I'll miss serving the jalopy builders, because it means I'll be somewhat more removed from delivering on the altruistic promise of the Internet - that great level playing field, where the rising tide floats all boats. And, nearly indistinguishable from the promise of the Internet, is the promise of Open Source. I can only assume my new job duties will recede too from the transformative power and nuance of Open Source.
On the other hand, Oracle knows a good value proposition when it hears one. One of Sun's value props was Low Barrier to Exit. Entrepreneurs should not take this one to investors, but it resonated well with Sun's customers, and especially with those mutual customers served by Oracle and Sun. Sun worked hard to put this on customers' scorecards and into their RFP's. Oracle will not score well on this criteria. The trick with a good value proposition, I've learned, is that it needs to work for both the customer and the supplier. Oracle gets that.
Oracle revenue derives, in large part, from an architectural sale. Especially at the level of business architecture, a.k.a., Enterprise Architecture. I really enjoy the practice of enterprise architecture, yet rarely found the opportunity to do it at Sun. Solving complex challenges across a range of stakeholders is just not the way to sell servers. The notion of "Solution" at Sun stood on shifting sand. Oracle's track record leads me to believe I'll have the opportunity to practice enterprise architecture, mapping a rich and stable portfolio of solutions to customers' business challenges.
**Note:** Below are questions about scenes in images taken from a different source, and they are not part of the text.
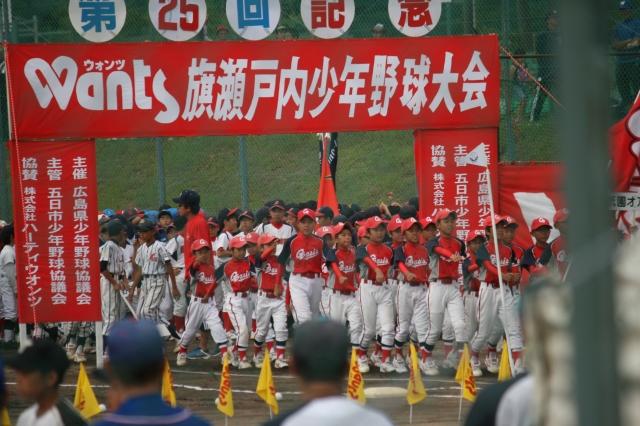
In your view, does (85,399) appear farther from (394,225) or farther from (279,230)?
(279,230)

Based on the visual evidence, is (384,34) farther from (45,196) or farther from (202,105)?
(45,196)

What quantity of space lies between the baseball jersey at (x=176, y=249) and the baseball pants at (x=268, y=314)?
2.50 m

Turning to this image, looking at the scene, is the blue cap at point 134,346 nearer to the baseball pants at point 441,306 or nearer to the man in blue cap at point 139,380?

I've grown a lot personally and professionally over the course of 15 years at Sun on three tours of duty. Oracle's acquisition of Sun, and the roller coaster ride it triggered, was perhaps the single most important growth experience for me because it challenged many of my long held beliefs. It's been sobering to accommodate certain lessons into my views on work, technology, and economics. The stubborn primacy of shareholder return. The incompatibility of altruism with managing the indomitable corporate bottom line. I thought Sun was a sufficiently successful and influential economic engine to move the needle on things like a more comprehensive bottom line that accounts for social and environmental profit and loss. I'd like to think it did, for a while. Sun took it's inescapable role as shepherd of technology with some sense of responsibility to society, and particularly the developing world and those on the other side of the digital divide. Turns out that much of that altruism was working against Sun's obligation to its shareholders and, ultimately, against the success of Sun. As Hemingway wrote, The Bill Always Comes.
At Sun the inspiration:perspiration ratio favored the tinkerer and researcher. At Sun, to err on the side of transparency and integrity was more than de rigueur, it was constant. This made Sun a cool place to work for an altruistic technologist like me. Oracle, like many Silicon Valley companies, share certain of these values. I have hope that, by virtue of the Sun acquisition, even more of these values can thrive at Oracle.
If I continue the journey through this next chapter as employee of Oracle, I expect it will involve a transformation from altruistic technologist to pragmatic technologist ... with altruistic swagger. I'll let you know how that goes.